Our world is very different now. We are constantly reminded of this fact by our media. While shopping one evening with my wife and daughter in the supermarket, I instinctively went to the magazine rack near the market's entrance. After a few moments scanning it's contents, I suddenly realized that there were no MAD Magazines. In fact, there were no humor magazines! Magazines that were in abundance I decline to describe or list here, however.
Upon arriving home and putting away our groceries, I kissed my daughter and said "Good night", and went to the TV to watch a late night movie on the cable station, BRAVO. Instead, I found a serial program called Real Housewives of Orange County. I'll just leave this one for your imagination. :-}
It's true that we don’t know what the future holds for us but at the same time, we can and do cherish these days before we had hobbies and goals. Wasn’t Richard Dreyfuss correct when, at the end of Stand by Me, he typed on his computer screen the following phrase,
I never had any friends like the ones I had when I was twelve. Does anyone?
This site is therefore dedicated to (1) the graduates of the 1940s and 1950s who passed through its corridors along the road to higher education and (2) to the Crescent Heights staff who helped us along the way.

Given instruction 1: In the Crescent Heights reminiscence, why did the writer go to the TV after getting home, and what turned up there instead? Answer in one to three sentences.
Given instruction 2: Carry the Crescent Heights reminiscence forward with a few sentences that pick up after its dedication to the graduates and staff.
The items were drawn from a different source than the text.

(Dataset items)
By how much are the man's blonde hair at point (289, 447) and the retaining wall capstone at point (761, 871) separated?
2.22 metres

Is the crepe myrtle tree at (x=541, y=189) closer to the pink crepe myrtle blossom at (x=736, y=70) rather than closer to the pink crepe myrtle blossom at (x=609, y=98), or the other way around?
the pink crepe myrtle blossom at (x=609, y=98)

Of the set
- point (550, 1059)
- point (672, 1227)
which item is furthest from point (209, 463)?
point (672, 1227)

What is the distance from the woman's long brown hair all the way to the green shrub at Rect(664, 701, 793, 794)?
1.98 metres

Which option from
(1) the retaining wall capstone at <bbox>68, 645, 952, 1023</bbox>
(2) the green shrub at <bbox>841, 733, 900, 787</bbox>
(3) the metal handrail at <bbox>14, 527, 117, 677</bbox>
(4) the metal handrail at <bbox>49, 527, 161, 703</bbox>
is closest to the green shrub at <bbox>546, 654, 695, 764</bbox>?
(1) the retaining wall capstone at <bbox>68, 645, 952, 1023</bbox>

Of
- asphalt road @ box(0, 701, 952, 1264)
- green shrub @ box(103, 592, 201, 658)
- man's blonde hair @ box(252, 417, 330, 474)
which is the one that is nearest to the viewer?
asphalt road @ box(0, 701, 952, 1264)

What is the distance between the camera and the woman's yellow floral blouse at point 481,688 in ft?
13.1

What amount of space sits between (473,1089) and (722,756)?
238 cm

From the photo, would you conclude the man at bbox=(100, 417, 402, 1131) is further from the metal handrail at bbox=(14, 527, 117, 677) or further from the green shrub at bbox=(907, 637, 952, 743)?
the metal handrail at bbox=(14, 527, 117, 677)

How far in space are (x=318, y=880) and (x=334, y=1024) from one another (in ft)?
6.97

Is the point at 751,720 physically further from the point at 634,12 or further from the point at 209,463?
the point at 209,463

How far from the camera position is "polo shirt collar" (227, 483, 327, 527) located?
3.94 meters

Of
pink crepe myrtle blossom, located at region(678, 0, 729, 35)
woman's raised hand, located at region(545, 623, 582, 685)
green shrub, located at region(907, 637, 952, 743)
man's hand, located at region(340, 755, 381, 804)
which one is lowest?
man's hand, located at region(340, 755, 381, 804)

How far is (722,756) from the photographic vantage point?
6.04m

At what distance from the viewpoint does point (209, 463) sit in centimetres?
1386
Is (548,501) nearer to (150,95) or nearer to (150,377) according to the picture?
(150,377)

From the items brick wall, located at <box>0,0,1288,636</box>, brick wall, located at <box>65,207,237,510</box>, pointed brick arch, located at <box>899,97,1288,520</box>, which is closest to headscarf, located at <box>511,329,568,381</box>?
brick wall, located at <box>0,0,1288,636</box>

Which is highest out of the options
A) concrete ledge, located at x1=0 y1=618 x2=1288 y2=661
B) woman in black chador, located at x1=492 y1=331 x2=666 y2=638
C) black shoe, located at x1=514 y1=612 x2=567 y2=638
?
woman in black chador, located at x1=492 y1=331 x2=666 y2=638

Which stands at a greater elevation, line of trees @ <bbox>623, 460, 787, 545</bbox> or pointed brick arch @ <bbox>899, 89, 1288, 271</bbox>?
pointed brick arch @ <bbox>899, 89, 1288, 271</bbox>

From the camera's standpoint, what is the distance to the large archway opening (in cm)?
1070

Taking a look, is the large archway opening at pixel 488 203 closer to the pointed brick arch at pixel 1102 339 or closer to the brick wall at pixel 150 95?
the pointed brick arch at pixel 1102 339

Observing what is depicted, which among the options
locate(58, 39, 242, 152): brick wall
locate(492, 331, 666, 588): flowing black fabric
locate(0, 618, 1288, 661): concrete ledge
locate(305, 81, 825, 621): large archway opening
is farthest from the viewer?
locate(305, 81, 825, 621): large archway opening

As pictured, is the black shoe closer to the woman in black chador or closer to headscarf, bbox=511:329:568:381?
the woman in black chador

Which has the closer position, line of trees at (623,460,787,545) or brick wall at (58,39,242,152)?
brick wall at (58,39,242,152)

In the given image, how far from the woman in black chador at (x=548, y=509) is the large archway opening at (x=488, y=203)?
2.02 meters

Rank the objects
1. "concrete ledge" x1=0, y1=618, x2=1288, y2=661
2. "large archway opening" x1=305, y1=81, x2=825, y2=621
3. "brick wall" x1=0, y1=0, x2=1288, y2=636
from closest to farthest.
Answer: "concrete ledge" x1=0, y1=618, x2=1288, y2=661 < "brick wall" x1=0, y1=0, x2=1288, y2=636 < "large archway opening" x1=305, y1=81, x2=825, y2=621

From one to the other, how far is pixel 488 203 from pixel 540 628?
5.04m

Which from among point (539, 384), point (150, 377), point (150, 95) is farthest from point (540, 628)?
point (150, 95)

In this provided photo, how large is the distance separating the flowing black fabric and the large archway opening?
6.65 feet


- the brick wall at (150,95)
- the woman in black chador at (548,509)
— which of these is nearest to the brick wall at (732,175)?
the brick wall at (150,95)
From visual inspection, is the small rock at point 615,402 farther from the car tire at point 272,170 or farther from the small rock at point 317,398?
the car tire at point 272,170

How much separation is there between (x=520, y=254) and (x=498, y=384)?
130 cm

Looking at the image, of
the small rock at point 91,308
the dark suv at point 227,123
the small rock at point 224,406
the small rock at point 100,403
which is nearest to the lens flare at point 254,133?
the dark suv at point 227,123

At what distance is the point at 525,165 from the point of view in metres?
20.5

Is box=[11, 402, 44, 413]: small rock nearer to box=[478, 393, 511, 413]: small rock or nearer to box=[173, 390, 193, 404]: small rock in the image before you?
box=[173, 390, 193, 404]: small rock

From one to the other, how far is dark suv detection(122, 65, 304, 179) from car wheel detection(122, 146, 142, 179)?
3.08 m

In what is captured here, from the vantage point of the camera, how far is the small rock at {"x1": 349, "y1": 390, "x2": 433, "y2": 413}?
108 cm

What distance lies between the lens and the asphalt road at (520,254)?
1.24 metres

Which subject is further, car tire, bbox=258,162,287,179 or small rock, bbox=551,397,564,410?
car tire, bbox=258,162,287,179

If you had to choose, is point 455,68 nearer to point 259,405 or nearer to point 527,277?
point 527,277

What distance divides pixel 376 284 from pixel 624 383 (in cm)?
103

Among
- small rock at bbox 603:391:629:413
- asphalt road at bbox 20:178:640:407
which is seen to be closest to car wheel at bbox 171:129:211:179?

Written answer 1: The writer went to the TV to watch a late night movie on the cable station BRAVO. Instead, a serial program called Real Housewives of Orange County was on.

Written answer 2:
Glenn A. Gorelick
Class of S' 1956
3 comments:
Thanks for the great description of "our" times in the neighborhood. I graduated in the class of 1959 and of course experienced just about everything you and your class did in '56. The Halloween Carnivals, playing caroms and maize were also favorites of things to do. In those days the neighborhood was much more than just a collection of houses. It was our area of exploration and adventure. Very little was off limits. My Mother cringes when I tell her about the time my best friend and I climbed to the top of the radio towers near Fairfax and Sawyer and almost discovered what 50,000 volts felt like. Old Marty chased us out of his store many times and of course great times at the Picfair and stadium theaters. Our '59 class has held several Crescent Heights only reunions between 1996 and 2009 and each time it is a treat to share stories of those innocent times with our early and lifelong friends. You can check out the web site dedicated to the 1959 class at http://ahc.bol.ucla.edu/ch59.htm if you are interested. Take care fellow Crescent Heights alumni.
You climbed to the TOP of those two towers???!!!
You were nuts! I could see those two towers every day from of my “southward facing den window. I lived on the north east corner of Airdrome St. and Orange Grove Blvd. My address was 1662 So. Orange Grove Blvd. House is still there, towers are gone! (ho-hum). My big complaint is that they tore down that wonderful, beautiful, magnificent “Catthay Circle Center Theater” and replaced it with a “crap can”, glass and aluminum office block! What a “travesty! A-HOLES! I too attended “C. H. B. E. S.” from 1956 (kindergarten) to 1963 after which I was “routed” to Louis Pasture j. h.
While at Crescent Hights though, I experienced all the exact same things you describe above to a tee!
I remember the “field trips” ( brown bag lunch and all) to the L. A. Harbour and Helms Bakery. After the tour of Helms we all got the “obligatory” souvenir of mini loaves of bread and those little paper Helms bakery trucks! I forgot about Nurse Fox but I remember fondly Mr. Finnis. He was a semi professional “Jazz singer” as I recall!
Mrs. Watts and Mrs. Guild and Miss. Burkett I also recall as well as Mrs. Tarletz ( I could have her spelling wrong, been sooo long)!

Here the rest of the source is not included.